◆ **PROMPT 1**:
In the passage on system calls below, which instruction transfers control from user to kernel on i386?

◆ **PASSAGE**:

System Calls (Linux/Unix Kernel)

System Calls
In simple words, it is a call from the user application to the Operating System to do some work for it.

Why do we need a System Call?
A very common example is reading a document from the hard disk.
To read the document from the scsi disk, you must know about the hardware details of disk. You need to program its controller so that you can pass scsi read command to it and tell the controller that you want to read a specific block. You must know the device specific protocol  (like scsi) so that you can talk to the disk. Overall it will be a nightmare for the user to do a simple read/write from the disk.
Solution is let the operating system (linux/unix/windows) do it for you. All operating systems have a driver code for any hardware device (disk, mouse, keyboard, memory, ethernet card etc) attached to the system. The driver code knows how to talk to the hardware devices.
So, application/user can simply make a call to the system saying “Hey ! can you please do this for me”.

How to make a System Call ?
Unix/Linux systems include various standard libraries that provide various APIs to the users. These APIs are defined by the POSIX standard. The advantage of using these standard APIs is that these are available on all unix systems which makes the application portable.
These APIs in turn call the platform specific system calls. These systems calls are generally a part of standard C library libc and are typically written in Assembly language. These are highly system dependent (both OS and processor specific).
A user program can make a system-call directly but it is not advisable to do so as these system calls may vary from system to system. There’s no guarantee that a system call present on one system (say HP-UX) will also be present on a different system (say Solaris). But, the APIs defined by POSIX are guaranteed to be present on all POSIX compliant systems.

Typically the flow is as follows:
Application ----> POSIX library APIs (fread) ----> System Call (read)

How System Call works
The purpose of system call is to transfer control from user application to operating system. User application cannot directly call kernel functions as the kernel has protected address space which is essential for system stability and security.
A processor provides certain instructions (like “int 0x80” on i386, “sc” on PowerpC) which are used to tarnsfer the control from user to kernel. When a user program execute these instructions, an exception is taken which changes the processor mode from user to kernel. The Program counter is changed so as to execute the exception handler at a specific location. The exception handler is nothing but the system call handler in kernel. This can then invoke appropriate driver code to interact with hardware.



System Call Number and Arguments
Typically there are 100s of different system calls to do different kinds of tasks. All of them execute the same instruction (“int 0x80” on i386,  “sc” on PowerPC). So, user must tell the kernel that which system call is being made. This is done by assigning a unique number to each system call.

◆ **PROMPT 2**:
Count the lines in the listing below that contain the word "music", and reply with only that number.

◆ **SUPPLIED MATERIAL**:
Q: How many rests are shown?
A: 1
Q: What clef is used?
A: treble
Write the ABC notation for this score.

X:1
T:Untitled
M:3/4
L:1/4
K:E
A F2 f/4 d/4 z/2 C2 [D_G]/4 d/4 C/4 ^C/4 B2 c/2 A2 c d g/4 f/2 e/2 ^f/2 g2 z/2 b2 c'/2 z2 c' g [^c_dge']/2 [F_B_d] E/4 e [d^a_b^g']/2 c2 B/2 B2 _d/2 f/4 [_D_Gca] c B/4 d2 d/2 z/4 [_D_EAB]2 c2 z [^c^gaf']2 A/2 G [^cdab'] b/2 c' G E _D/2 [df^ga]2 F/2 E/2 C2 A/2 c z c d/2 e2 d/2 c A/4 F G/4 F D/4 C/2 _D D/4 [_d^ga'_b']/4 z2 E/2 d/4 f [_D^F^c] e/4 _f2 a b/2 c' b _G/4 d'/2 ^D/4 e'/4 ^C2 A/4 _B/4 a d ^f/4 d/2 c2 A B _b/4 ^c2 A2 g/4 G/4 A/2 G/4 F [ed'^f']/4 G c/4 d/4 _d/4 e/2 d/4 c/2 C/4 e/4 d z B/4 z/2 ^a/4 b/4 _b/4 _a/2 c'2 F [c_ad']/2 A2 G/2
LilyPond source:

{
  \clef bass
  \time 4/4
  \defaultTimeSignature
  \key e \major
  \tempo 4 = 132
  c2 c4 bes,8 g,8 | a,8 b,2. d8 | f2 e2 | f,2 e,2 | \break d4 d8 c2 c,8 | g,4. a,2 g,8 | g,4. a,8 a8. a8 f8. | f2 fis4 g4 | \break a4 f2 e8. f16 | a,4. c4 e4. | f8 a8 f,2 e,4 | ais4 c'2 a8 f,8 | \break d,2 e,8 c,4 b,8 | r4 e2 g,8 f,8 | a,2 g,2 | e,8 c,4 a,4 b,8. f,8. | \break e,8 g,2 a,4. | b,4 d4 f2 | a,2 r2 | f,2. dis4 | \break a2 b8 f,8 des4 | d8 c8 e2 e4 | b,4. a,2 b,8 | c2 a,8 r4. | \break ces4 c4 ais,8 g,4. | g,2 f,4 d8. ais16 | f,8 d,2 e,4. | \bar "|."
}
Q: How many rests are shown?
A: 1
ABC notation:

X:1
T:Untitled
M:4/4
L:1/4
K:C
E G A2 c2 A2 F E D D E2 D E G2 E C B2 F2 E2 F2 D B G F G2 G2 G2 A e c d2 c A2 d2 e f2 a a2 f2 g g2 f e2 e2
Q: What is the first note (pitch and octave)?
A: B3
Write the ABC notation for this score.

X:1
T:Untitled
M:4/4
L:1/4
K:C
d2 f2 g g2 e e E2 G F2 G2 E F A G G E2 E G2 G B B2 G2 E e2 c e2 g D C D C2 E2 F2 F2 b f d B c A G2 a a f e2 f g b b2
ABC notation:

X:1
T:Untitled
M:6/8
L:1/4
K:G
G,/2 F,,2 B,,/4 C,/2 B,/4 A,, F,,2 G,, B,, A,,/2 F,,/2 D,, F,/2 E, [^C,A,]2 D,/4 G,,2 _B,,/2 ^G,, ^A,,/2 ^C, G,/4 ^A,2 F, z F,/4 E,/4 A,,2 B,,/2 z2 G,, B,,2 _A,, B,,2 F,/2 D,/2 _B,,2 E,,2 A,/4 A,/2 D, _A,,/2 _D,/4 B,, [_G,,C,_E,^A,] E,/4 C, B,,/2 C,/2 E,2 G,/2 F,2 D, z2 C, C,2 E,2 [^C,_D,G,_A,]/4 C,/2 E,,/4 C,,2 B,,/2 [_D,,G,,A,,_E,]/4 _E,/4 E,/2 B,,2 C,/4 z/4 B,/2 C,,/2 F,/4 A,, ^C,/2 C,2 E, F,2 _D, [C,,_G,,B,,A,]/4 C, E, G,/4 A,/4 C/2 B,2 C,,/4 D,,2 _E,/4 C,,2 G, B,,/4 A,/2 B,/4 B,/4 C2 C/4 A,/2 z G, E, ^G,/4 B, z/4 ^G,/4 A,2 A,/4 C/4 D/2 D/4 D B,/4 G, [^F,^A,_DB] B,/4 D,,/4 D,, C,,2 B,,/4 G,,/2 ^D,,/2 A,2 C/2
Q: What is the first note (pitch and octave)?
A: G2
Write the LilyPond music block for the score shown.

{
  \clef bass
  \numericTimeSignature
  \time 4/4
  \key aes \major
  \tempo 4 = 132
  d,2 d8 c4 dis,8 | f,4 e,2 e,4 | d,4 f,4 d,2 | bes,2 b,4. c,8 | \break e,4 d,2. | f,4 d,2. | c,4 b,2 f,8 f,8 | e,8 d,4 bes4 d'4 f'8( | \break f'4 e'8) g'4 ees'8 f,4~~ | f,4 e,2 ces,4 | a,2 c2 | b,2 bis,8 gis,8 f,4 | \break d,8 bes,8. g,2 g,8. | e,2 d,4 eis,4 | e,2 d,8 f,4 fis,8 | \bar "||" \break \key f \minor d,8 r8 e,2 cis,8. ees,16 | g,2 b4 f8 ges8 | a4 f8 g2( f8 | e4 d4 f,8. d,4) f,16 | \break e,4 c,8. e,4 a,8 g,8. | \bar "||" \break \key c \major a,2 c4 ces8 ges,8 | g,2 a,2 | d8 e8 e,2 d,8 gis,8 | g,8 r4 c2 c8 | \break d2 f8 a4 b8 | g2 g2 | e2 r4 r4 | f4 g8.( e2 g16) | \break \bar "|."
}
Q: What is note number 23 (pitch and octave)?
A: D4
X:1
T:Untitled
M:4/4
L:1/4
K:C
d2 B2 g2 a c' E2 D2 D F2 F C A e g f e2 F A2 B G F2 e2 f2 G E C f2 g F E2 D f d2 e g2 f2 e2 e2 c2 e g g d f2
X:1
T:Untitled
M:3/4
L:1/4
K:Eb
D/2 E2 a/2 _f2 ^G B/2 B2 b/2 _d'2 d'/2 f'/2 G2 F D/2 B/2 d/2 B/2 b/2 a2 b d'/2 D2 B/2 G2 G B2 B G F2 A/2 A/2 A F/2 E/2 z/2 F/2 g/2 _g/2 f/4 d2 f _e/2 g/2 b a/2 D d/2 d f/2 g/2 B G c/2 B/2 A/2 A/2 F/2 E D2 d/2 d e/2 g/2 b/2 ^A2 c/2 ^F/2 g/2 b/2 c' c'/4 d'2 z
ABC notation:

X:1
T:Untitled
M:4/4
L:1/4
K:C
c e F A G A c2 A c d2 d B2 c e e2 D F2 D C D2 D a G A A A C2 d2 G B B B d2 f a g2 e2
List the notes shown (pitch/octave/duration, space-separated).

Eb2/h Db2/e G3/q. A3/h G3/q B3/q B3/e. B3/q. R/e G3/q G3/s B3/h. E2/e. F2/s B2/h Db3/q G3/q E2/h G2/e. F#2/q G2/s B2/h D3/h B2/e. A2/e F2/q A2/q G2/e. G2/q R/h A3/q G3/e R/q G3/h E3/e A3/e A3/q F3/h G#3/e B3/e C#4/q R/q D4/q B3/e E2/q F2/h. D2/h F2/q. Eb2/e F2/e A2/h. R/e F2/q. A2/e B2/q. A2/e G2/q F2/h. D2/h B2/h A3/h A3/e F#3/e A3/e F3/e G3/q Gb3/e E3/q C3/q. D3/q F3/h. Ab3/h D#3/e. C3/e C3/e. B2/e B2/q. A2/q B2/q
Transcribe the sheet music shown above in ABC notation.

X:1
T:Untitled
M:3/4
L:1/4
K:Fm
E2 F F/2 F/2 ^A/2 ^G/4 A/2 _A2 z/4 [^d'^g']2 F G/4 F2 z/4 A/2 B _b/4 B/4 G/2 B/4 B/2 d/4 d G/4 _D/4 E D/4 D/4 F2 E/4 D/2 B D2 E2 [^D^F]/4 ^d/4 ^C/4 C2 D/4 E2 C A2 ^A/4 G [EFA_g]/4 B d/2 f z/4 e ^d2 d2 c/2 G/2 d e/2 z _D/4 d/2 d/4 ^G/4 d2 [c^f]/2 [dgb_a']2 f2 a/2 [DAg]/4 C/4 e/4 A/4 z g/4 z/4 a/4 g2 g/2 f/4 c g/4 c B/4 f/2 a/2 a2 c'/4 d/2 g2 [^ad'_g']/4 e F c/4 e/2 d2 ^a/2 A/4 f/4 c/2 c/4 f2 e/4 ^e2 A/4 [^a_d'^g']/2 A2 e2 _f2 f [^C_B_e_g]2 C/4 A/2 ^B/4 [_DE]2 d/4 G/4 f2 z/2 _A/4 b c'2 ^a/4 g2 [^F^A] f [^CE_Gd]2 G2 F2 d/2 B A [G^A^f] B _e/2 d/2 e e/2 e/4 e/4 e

◆ **CORRECT RESPONSE 1**:
The "int 0x80" instruction.

◆ **CORRECT RESPONSE 2**:
2